I wiped my face with my shirt. The air stank of stagnant mud, raw sewage backed up from the treatment plant, the bloated body of a drowned cow that gars were feeding on in the shallows. I could hear bottle flies buzzing inside the plastic tarp on the nun's car.

When the sun broke through a cloud, the tops of the cypress trees along the bayou lit up as though they had been touched with a flame. I saw an aluminum boat snugged inside a clump of flooded willows, its motor pulled out of the water, an anchor consisting of a cinder block threaded by a rope thrown up on the bank.

Forty yards downstream, Molly's car was parked behind the barn, wedged between the back wall and the remains of a disease-eaten mulberry tree that had been uprooted by the storm. Both the driver and passenger doors hung open.

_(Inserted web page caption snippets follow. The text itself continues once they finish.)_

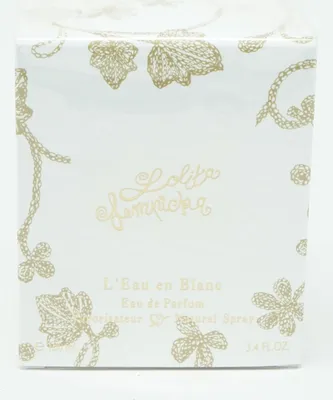 A white box with gold floral patterns and text.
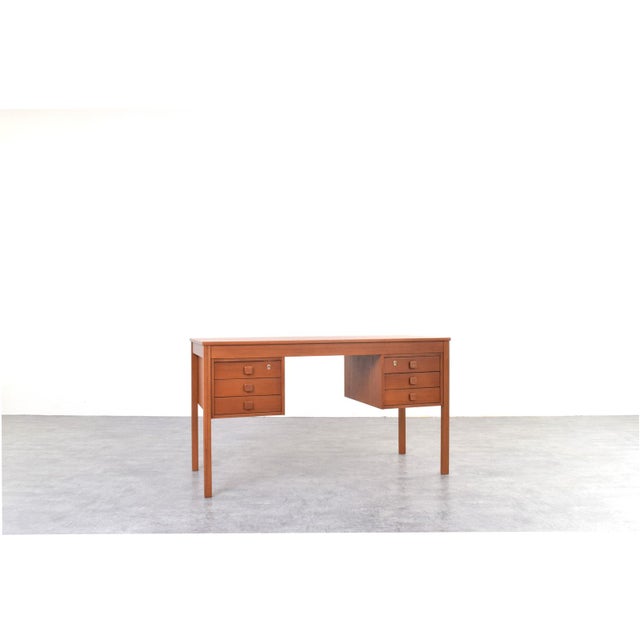 This Danish desk from the 1960s, manufactured by Domino Møbler, represents a typical approach to furniture design in the...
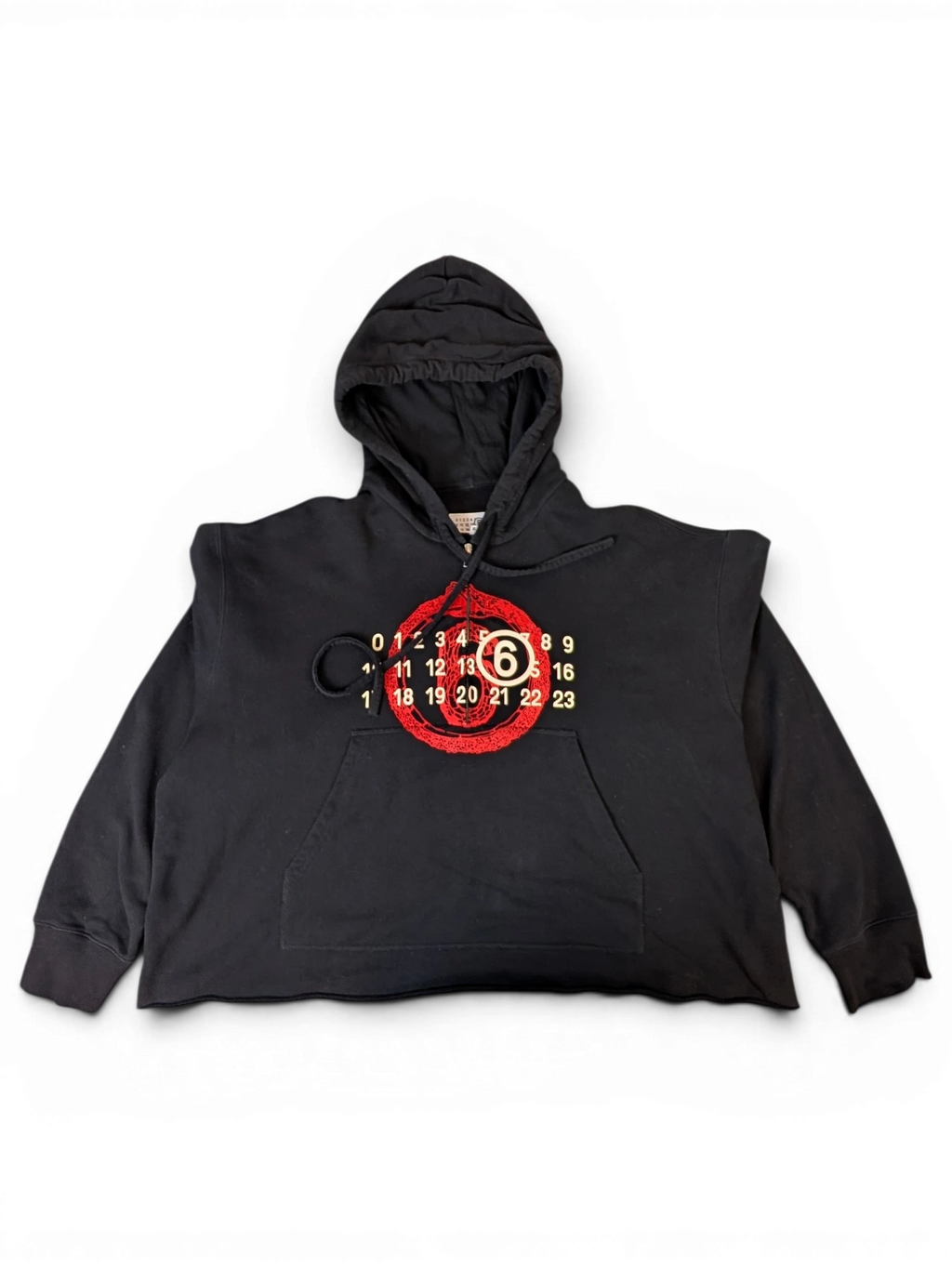 JAKE & IPI black MM6 Lunar New Year hoodie with a red circular graphic and numeric logo on the front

I felt a wave of nausea and fear wash through my system. I ran back to the tarp-covered vehicle of Molly's friend, a pressure band like a strip of metal tightening against the side of my head. I meshed the plastic in both hands and ripped it free of the roof, showering myself with water and birdshit. A cloud of beetles and greenflies and a stench of rats rose into my face. But there was no one inside the car and no footprints around the trunk area.